(begin)
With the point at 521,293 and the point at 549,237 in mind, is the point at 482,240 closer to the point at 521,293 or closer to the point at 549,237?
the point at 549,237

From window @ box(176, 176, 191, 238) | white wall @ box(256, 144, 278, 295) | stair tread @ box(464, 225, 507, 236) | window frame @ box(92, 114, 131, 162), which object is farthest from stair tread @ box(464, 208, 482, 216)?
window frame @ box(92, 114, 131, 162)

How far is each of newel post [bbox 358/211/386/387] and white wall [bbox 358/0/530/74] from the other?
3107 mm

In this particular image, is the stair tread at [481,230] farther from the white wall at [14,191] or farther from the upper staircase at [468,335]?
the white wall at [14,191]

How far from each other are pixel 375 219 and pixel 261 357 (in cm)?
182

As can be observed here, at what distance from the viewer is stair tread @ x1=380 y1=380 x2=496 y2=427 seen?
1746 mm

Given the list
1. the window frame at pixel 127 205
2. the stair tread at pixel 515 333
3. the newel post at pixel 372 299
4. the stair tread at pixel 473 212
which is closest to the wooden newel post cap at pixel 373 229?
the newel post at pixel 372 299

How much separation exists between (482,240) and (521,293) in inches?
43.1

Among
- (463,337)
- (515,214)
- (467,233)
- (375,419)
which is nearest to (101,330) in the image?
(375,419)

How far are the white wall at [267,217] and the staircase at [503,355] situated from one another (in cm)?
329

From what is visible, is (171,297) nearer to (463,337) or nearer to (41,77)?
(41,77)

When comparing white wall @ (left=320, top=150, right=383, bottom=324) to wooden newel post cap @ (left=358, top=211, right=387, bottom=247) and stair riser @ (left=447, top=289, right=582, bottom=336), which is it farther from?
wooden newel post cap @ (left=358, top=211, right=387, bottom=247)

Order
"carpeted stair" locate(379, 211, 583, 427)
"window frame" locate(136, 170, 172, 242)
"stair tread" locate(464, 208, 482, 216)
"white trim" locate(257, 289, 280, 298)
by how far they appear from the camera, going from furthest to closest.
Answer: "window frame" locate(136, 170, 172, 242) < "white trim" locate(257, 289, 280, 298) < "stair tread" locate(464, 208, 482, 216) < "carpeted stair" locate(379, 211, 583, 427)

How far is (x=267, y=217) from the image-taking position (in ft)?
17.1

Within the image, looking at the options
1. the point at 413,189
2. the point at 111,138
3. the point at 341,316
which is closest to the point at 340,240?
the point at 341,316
(end)
Short task: Repeat the entries exactly, all of them.

Result of this exercise:
With the point at 521,293 and the point at 549,237 in mind, is the point at 482,240 closer to the point at 521,293 or closer to the point at 549,237?
the point at 549,237

From window @ box(176, 176, 191, 238) | white wall @ box(256, 144, 278, 295) | stair tread @ box(464, 225, 507, 236) | window frame @ box(92, 114, 131, 162), which object is farthest from stair tread @ box(464, 208, 482, 216)?
window frame @ box(92, 114, 131, 162)

How far is each of newel post [bbox 358/211/386/387] and white wall [bbox 358/0/530/74] from the other?
3107 mm

In this particular image, is the stair tread at [481,230] farther from the white wall at [14,191] or farther from the upper staircase at [468,335]?
the white wall at [14,191]

How far from each other are pixel 375 219 and pixel 261 357 (in cm)?
182

As can be observed here, at what distance from the viewer is stair tread @ x1=380 y1=380 x2=496 y2=427 seen?
1746 mm

Given the list
1. the window frame at pixel 127 205
2. the stair tread at pixel 515 333
3. the newel post at pixel 372 299
4. the stair tread at pixel 473 212
which is closest to the wooden newel post cap at pixel 373 229?
the newel post at pixel 372 299

How much separation exists between (482,240) and (521,293) in inches?
43.1

Among
- (463,337)
- (515,214)
- (467,233)
- (375,419)
which is nearest to (101,330) in the image?
(375,419)

How far are the white wall at [267,217] and the staircase at [503,355] situated from one another (in cm)?
329

From what is visible, is (171,297) nearer to (463,337) or nearer to (41,77)?
(41,77)

When comparing white wall @ (left=320, top=150, right=383, bottom=324) to wooden newel post cap @ (left=358, top=211, right=387, bottom=247) and stair riser @ (left=447, top=289, right=582, bottom=336), which is it farther from?
wooden newel post cap @ (left=358, top=211, right=387, bottom=247)

Order
"carpeted stair" locate(379, 211, 583, 427)
"window frame" locate(136, 170, 172, 242)
"stair tread" locate(464, 208, 482, 216)
"white trim" locate(257, 289, 280, 298)
by how far they appear from the camera, going from furthest to closest.
Answer: "window frame" locate(136, 170, 172, 242) < "white trim" locate(257, 289, 280, 298) < "stair tread" locate(464, 208, 482, 216) < "carpeted stair" locate(379, 211, 583, 427)

How far is (x=267, y=217) from the image-taking position (in ft)?
17.1

Within the image, looking at the options
1. the point at 413,189
2. the point at 111,138
3. the point at 341,316
which is closest to the point at 340,240?
the point at 341,316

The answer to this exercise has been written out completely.